During last week’s debate, RNZ reports, Collins seemed to have improvised several policy announcements, with inquiries into the government agency Pharmac and the Christian community Gloriavale, abolishing the guns register, and free sanitary products in schools not appearing in official party policy documents.

Collins’ suggestion she would pass a law to claw back Covid-19 wage subsidies from big businesses that had profited from them inappropriately was met with criticism from Business NZ and the Council of Trade Unions, after which she seemed to soften her stance.

Collins has defended these calls as within her rights as a leader: “It’s important to understand we don’t have leadership by committee, we have leadership.” But RNZ’s Patterson suggests the approach could put relations with her caucus at risk at a crucial moment in the campaign. Indeed, Collins’ description of government sums up her MO as party leader: “Parliament can do pretty much anything it likes if you have the majority.”

But Ben Thomas writes in The Spinoff that the report of the Nats “coming apart at the seams is overhyped”.

### [What you will do]
Carry on the passage about Collins and the Nats, starting right after its last sentence.

### [Data excerpt]

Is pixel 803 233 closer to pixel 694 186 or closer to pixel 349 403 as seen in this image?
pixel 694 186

### [Result for this exercise]
And we’re off

Between when advance voting opened on Saturday, and late Tuesday, nearly 375,000 votes had already been cast. If you are overseas, and have yet to vote, you can find out how to do so here.

Lorde is offering new music in 2021 as a bribe.

Democracy has not been without its bumps. The Spinoff reports that pamphlets by an anti-euthanasia group have been found inside voting packs by more than a dozen people, and that the Electoral Commission is investigating.

Voting papers for the Port Waikato electorate have also been reprinted after a formatting error.

What the polls say

Thursday’s 1 News Colmar Brunton poll has Labour continuing on 47%, one seat short of being able to govern alone, with National dropping a percentage point to 32%. The Greens have slipped slightly to 6%, while there is a sliver of hope for NZ First, up to 2%. Thirteen per cent of voters were either undecided or would not say.

A poll by Te Ao News suggests the Māori party’s Rawiri Waititi has 26% of the vote in Waiariki, not far behind Labour’s Tamati Coffey with a chunk still undecided – suggesting the electorate might be the party’s best chance of picking up a seat.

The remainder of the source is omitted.